The author brings no perceptible political bias or agenda to the topic. Indeed, she documents how the ideologues of the right and left form a highly effective pincer movement which squeezes out the content and intellectual stimulation from the material taught in schools, and thus educates those who pass through them that learning is boring, reading is dull, and history is all settled, devoid of controversy, and that every event in the past should be interpreted according to the fashionable beliefs of the present day. The exquisite irony is this is said to be done in the interest of “diversity” when, in fact, the inevitable consequence is the bowdlerisation of the common intellectual heritage into mediocre, boring, and indistinguishable pap. It is also interesting to observe that the fundamental principles upon which the champions of this “diversity” base their arguments—that one's ethnic group identity determines how an individual thinks and learns; that one cannot and should not try to transcend that group identity; that a member of a group can learn only from material featuring members of their own group, ideally written by a group member—are, in fact, identical to those believed by the most vicious of racists. Both reject individualism and the belief that any person, if blessed with the requisite talent and fired by ambition and the willingness to work assiduously toward the goal, can achieve anything at all in a free society.

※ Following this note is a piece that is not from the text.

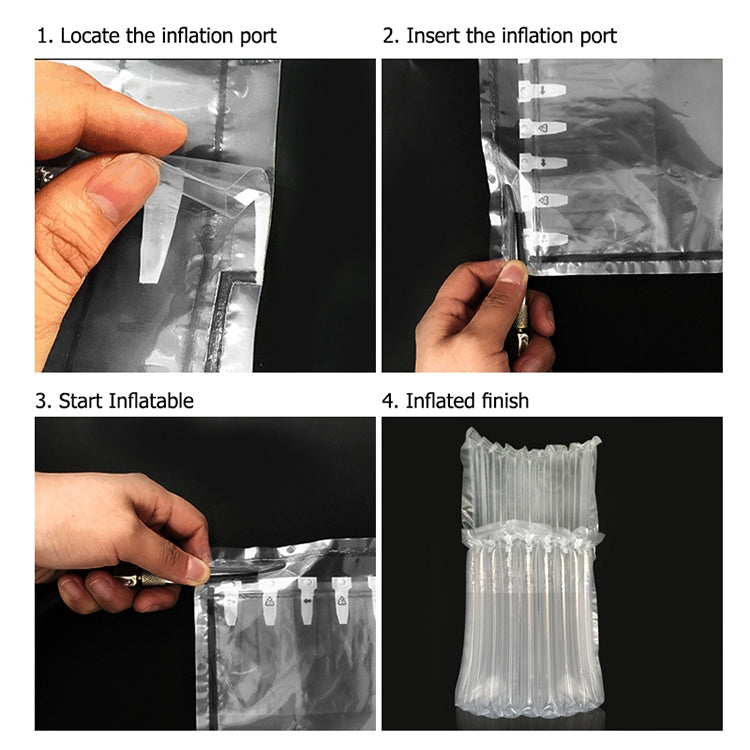 1. Locate the inflation port

2. Insert the inflation port

3. Start Inflatable

4. Inflated finish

Instead, we see things like this document, promulgated by the public school system of Seattle, Washington (whose motto is “Academic Achievement for Every Student in Every School”), which provides “Definitions of Racism” in six different categories. (Interesting—the Seattle Public Schools seem to have taken this document down—wonder why? However, you can still view a copy I cached just in case that might happen.) Under “Cultural Racism” we learn that “having a future time orientation, emphasizing individualism as opposed to a more collective ideology, [and] defining one form of English as standard” constitutes “cultural racism”. Some formula for “Academic Achievement for Every Student”, don't you think? (Reading The Language Police is quite enlightening in parsing details such as those in the drawing which appears to the right of the first paragraph of this document. It shows a group of people running a foot race [exercise: good]. Of the four people whose heads are shown, one is a Caucasian female [check], another is an African American male [check], a third is an Hispanic man [check—although the bias and sensitivity guidelines of two major textbook companies (p. 191) would fault this picture because, stereotypically, the man has a moustache], and an older [check] Caucasian male [older people must always be shown as active; never sitting on the porch in a rocking chair]. Two additional figures are shown with their heads lopped off: one an African American woman and the other what appears to be a light-skinned male. Where's the Asian?) Now, this may seem ridiculous, but every major U.S. textbook publisher these days compiles rigorous statistics on the racial and gender mix of both text and illustrations in their books, and adjusts them to precisely conform to percentages from the U.S. census. Intellectual content appears to receive no such scrutiny.

A thirty page appendix provides a list of words, phrases, and concepts banned from U.S. textbooks, including the delightful list (p. 196) of Foods which May Not Be Mentioned in California, including pickles and tea. A second appendix of the same length provides a wonderful list of recommendations of classic literature for study from grades three through ten. Home schoolers will find this a bounty of worthwhile literature to enrich their kids' education and inculcate the love of reading, and it's not a bad place to start for adults who have been deprived of this common literary heritage in their own schooling. A paperback edition is now available.